What's really distressing, frankly, is that one actually hears this kind of concern expressed by the otherwise intelligent scientists---psychologists, mostly---who are working on this very question. But the danger isn't real. The sense that there is a danger here is due to a failure to distinguish our moral sense from moral law itself. Sorry, my terminology isn't very good. But my point is this: It's one thing to ask why it's wrong to kill, or why human suffering is bad; it's another thing to ask why we think it's wrong to kill, or why we think human suffering is bad, and to what extent we have the views we do because of genetic and environmental factors. But answers to questions about why we think what we do do not obviously imply anything about answers to questions about what, in fact, is right and wrong. If we're all more or less born with certain moral views, then, well, I guess we should hope we're born with the right ones. If not, then maybe we all need some re-training. And if we're not all born with certain moral views, then, presumably, we get them from the people around us, and our moral sense is largely a product of our environment. But it doesn't remotely begin to follow that there's no right and wrong about what's right and wrong. Rather, if there are objective moral laws, then, if it's nurture not nature, we need to be especially careful that children be raised with the right moral education.

The really important point here is that there's nothing specific to morality here. Replace the word "moral" with the word "mathematical", and nothing important changes.

So, the question at issue here is an empirical one: Is our moral sense something that is part of our genetic endowment as human beings? or is it a product of our environment?

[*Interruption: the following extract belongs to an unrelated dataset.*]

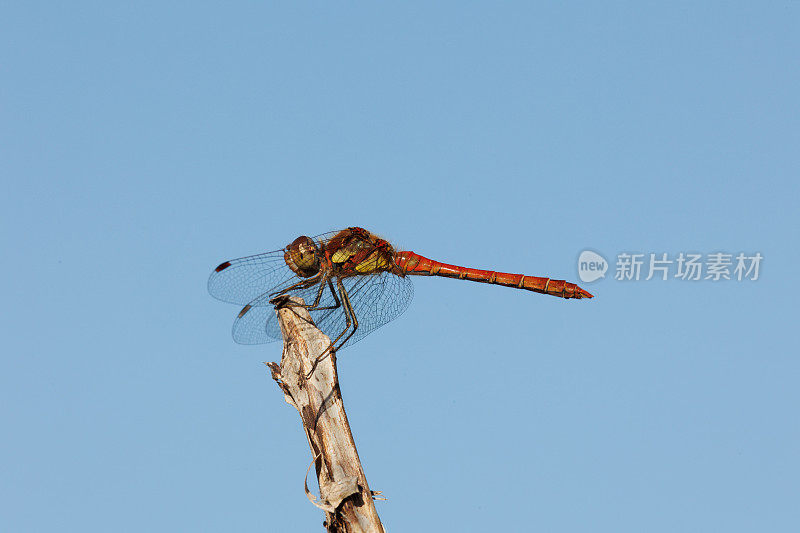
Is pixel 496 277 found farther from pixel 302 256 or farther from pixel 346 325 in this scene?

Perhaps a better question would be: To what extent is our moral sense part of our genetic endowment? I prefer to put it that way because it seems to me likley that at least part of our moral sense is part of our genetic endowment---so much else is---and so the interesting question is really just how much. And, as I've indicated, there is a lot of work being done on this question now. But I'm a philosopher, not a psychologist, so I'm not really in a very good position to evaluate it.